Titmumma · 07/06/2023 18:44

You need to read up on the "let them trend"

They want to be dickhead in laws? Let them. They've shown their true colours and they have confirmed what you and your DH mean to them.

People reap what they sow so hopefully it'll be the sisters caring for them in old age since they clearly don't care about you - so you don't need to care about them.

Congratulations on your marriage OP! 😊

This, this and this

Katiesaidthat · 08/06/2023 10:33

I am not in the UK, and lack of formal invite would make me think casual.
I would make mental note and mirror their behaviour, that way if ever there is further "confusion" you won´t be disappointed.

WhatNoRaisins · 08/06/2023 11:58

I've been to weddings where the registry office bit was the "legal minimum" with just witnesses as the couple wished to marry in different way. For example a religious tradition that's not covered or a late evening candlelit ceremony or an outdoor ceremony.

Could they have thought they weren't all expected at the legal bit? I'm not sure what I'd made of being invited to a wedding without an invitation to be honest.

perfectcolourfound · 08/06/2023 16:55

Sorry if I'm being a bit daft...

So your DH has brothers. The brothers came to the wedding but their wives and children didn't?

That is odd I agree.

Clearly it's nothing to do with the invitations as you were very clear, and all your family managed to attend. It's really rude to just not turn up at a wedding. They sound odd. I'd keep a distance and be grateful you have a loving family.

Anothercomment · 26/10/2023 06:35

Did you send them a proper invitation? Or just rely on your husband to tell them. It does seem odd.

WandaWonder · 26/10/2023 06:40

I can't get my head around all this adding up, if it is during the week does anyone work as you have mentioned 'no one was working' sure people work weekends and all sorts but there seems a lot of miscommunication - I would not go to a during the week wedding

would have been simpler to send invites with proper details as RSVP dates

haribosmarties · 26/10/2023 06:40

My MIL didn't come to our wedding and let us know on the morning of the actual day. My husband was stood at the alter when she phoned.
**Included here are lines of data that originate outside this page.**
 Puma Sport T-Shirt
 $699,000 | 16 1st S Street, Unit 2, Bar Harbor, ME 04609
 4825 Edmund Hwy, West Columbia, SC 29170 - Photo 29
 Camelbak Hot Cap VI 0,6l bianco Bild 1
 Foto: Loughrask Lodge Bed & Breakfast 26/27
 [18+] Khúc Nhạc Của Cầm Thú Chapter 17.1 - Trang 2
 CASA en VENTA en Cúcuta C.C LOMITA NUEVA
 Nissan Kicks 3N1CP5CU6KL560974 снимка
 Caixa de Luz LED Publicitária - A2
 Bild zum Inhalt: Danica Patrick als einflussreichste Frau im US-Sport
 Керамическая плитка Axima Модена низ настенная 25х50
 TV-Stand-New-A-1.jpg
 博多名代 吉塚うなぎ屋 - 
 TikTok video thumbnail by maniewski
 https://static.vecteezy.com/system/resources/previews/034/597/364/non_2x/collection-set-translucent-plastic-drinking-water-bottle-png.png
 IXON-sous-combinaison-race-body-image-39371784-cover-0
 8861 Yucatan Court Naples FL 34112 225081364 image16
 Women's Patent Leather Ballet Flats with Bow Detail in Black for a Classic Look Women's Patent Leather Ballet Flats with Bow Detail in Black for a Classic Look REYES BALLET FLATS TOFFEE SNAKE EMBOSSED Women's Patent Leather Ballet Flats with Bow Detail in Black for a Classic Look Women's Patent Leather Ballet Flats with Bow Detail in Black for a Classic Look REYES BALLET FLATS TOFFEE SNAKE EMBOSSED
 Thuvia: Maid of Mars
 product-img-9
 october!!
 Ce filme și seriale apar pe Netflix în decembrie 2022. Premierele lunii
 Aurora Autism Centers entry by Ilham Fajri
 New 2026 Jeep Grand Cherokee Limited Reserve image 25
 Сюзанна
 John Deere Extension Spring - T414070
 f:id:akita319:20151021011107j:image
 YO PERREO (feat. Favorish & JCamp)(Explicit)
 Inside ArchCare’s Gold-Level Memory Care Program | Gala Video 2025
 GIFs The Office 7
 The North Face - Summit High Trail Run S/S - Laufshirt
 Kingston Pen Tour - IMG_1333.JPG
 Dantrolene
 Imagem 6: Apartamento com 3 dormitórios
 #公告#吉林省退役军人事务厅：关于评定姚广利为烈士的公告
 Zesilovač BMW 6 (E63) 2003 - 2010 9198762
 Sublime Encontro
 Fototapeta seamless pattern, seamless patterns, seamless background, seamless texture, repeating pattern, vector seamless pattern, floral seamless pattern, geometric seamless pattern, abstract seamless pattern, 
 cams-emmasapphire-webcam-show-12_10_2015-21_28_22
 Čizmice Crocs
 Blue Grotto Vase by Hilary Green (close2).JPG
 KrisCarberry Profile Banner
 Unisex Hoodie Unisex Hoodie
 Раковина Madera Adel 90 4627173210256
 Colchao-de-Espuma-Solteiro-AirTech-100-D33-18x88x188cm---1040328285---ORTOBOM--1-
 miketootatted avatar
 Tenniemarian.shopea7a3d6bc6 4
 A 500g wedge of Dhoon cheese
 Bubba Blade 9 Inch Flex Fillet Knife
Her seat was there with the name on it throughout the ceremony as there wasn't time to alter the seating plan so everyone knew she hadn't turned up.
He is her only child and had never been married before.
I didn't cry about it and neither did he but I don't ever see her now and he takes the kids to see her for a couple of hours a couple of times a year. It's her loss. She could've been part of our lovely family but she isn't really.
I do feel deeply sorry for my DH this isn't the only way she's been utterly shit to him in his life.